Supplied records START

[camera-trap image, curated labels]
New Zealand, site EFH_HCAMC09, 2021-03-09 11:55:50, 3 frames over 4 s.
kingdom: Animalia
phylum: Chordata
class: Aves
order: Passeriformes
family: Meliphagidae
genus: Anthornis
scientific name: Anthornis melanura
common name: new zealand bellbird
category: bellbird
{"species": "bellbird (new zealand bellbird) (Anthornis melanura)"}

Supplied records END
Supplied records START

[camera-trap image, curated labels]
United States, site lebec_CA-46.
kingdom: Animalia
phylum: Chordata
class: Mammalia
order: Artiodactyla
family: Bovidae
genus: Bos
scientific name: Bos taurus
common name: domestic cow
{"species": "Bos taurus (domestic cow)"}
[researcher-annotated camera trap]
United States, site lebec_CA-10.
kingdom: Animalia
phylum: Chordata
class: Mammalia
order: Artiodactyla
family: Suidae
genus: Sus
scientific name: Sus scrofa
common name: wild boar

Supplied records END

◆ **Problem statement**
Your task is to restate, word for word, only those lines above that fall between the line holding "common name: domestic cow" and the line holding "common name: wild boar", inclusive.

◆ **Expected output**
common name: domestic cow
{"species": "Bos taurus (domestic cow)"}
[researcher-annotated camera trap]
United States, site lebec_CA-10.
kingdom: Animalia
phylum: Chordata
class: Mammalia
order: Artiodactyla
family: Suidae
genus: Sus
scientific name: Sus scrofa
common name: wild boar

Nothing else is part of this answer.